Is 1 = 0.999... ? Really?

Yeah, unfortunately I have to work within my limits. I have never talked to God or spirits or demons, been to heaven or hell, touched infinity, had out of body experiences, been reincarnated, been one with the universal consciousness, made a perpetual motion machine, circumvented the laws of thermodynamics …

I’m making lemonade with the lemons that I have gathered over the years.

Well… sounds to me like you’re off to a good start.

When these things do occur, try not to go insane like I did!

I’ll tell you something very important to keep with you…

The question of whether there is a grand creator, is actually yours to decide.
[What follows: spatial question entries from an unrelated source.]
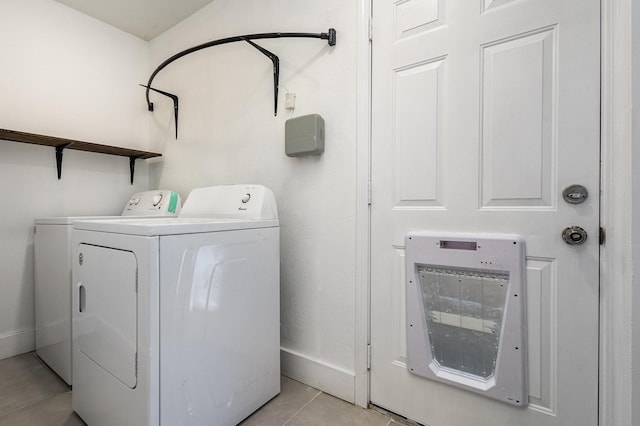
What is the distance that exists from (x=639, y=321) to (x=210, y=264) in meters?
1.25

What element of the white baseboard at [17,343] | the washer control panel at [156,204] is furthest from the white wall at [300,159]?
the white baseboard at [17,343]

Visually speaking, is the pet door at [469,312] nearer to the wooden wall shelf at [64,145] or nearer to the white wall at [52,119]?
the wooden wall shelf at [64,145]

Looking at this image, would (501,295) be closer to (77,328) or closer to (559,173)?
(559,173)

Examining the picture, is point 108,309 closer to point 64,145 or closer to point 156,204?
point 156,204

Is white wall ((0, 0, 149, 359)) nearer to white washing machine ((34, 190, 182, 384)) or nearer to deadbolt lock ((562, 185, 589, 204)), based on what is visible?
white washing machine ((34, 190, 182, 384))

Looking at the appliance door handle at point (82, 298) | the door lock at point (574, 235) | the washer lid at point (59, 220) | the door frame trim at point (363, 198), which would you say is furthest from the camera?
the washer lid at point (59, 220)

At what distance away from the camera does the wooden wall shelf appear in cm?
181

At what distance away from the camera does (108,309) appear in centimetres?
118

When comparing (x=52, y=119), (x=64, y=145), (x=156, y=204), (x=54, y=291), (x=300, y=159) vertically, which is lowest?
(x=54, y=291)

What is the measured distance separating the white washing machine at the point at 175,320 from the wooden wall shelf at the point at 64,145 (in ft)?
3.32

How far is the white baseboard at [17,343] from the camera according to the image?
75.4 inches

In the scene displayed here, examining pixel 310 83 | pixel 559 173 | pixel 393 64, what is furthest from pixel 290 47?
pixel 559 173

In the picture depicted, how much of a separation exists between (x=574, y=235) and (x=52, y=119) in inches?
122

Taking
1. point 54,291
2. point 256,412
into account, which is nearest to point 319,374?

There isn’t a wrong answer.
That’s how big this cosmos actually is

viewtopic.php?p=2668152#p2668152

Sorry James, I felt obligated to add this to my prior comment, perhaps we can get back to the question phyllo avoided about whether math being a representation of reality is in fact not reality itself, as we ponder ideas of presumed convergences

I think a grand creator is outside of my head. What I decide about it, is inside my head and my decision may be wrong. But I understand that’s how knowledge works and I accept it.

Everything that I know and believe may be wrong.
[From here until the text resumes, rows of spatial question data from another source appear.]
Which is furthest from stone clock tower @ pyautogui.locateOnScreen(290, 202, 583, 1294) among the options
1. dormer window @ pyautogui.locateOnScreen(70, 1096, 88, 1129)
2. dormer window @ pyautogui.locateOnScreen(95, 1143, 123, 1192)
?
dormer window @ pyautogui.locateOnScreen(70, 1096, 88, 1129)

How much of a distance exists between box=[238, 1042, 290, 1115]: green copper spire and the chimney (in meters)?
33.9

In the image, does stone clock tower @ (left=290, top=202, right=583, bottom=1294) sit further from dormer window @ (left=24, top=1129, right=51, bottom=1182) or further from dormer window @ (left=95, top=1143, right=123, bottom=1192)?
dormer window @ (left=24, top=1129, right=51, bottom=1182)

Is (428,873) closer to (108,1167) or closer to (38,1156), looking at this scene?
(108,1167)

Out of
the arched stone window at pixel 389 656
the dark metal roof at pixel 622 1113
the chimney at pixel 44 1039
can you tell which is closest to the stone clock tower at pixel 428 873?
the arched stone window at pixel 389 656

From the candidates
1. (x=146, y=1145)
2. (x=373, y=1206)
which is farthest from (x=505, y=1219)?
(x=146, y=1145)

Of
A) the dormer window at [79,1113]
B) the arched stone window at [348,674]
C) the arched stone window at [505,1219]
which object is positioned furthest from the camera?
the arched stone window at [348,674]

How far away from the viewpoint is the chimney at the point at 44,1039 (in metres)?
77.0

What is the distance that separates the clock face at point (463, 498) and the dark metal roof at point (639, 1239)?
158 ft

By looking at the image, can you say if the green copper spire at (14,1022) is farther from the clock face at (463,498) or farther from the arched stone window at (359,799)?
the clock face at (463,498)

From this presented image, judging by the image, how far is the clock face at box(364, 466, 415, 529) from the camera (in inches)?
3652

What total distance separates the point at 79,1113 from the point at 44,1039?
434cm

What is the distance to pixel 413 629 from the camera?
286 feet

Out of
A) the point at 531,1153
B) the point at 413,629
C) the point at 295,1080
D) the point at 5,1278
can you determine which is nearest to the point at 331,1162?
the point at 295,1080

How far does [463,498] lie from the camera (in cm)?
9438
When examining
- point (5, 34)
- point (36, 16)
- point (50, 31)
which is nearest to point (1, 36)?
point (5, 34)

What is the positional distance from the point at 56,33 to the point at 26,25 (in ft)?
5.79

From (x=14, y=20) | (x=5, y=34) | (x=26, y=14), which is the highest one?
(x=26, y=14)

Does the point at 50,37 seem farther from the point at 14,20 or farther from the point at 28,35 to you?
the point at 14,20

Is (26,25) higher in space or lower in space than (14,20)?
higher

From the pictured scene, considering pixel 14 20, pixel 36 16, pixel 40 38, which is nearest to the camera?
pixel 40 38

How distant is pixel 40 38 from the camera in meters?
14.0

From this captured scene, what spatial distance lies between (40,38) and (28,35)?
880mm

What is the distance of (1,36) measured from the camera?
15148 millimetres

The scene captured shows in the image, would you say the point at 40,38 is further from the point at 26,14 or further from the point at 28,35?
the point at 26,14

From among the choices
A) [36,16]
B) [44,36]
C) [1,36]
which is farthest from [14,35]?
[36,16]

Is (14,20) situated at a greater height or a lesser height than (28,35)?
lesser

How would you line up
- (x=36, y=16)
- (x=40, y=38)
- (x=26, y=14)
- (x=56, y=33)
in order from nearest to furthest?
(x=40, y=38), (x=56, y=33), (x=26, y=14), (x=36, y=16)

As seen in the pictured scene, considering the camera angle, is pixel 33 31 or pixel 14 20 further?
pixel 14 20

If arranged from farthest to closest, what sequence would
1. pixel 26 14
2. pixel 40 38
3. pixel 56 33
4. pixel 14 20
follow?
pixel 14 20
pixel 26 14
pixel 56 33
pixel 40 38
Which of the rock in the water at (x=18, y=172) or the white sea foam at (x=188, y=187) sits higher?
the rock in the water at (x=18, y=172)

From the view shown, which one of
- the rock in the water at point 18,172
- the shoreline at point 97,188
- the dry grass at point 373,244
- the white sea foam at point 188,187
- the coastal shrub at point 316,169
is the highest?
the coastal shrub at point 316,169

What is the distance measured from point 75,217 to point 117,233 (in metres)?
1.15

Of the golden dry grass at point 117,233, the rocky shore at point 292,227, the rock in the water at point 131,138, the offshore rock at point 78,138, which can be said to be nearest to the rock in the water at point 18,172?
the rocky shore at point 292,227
You have no idea what you are talking about. There have never been any “results” or proofs that 1 = 0.999… And there never will be. And your fantasy about math having to be thrown out is just nonsense.

Yep.

Do you have the balls to make the same statement?

I can tell you this. There are lots of beings older, wiser, and more powerful than you.

I can also tell you this… a grand creator doesn’t care whether you believe in it, it can make a perfectly consistent atheistic universe for you, co-shared perfectly consistently with creationists …

Personally… I’m an all of the above guy

What is an “atheistic universe”? Everyone there is an atheist?

It’s actually much more elegant than that!!

You can co-exist in the same exact world system and the system is internally and externally consistent for atheists and creationists… this type of precision is mind blowing!!

Bah, humbug.

Atheists think there is no creator and theists think there is a creator. The atheists are wrong if a creator made the universe. Nothing mind blowing.

I’ll add to this (sorry James)

The options are:

1.) one grand creator
2.) more than one grand creator (cocreation) but not everyone
3.) everyone created this together
4.) nobody created this

You can pick any option or any multiple options you want. I pick all 4. There is no wrong answer. I can’t stress that enough

Not that simple. It’s not an excluded middle. You don’t think a creator could create a non created cosmos and a created cosmos at the same time?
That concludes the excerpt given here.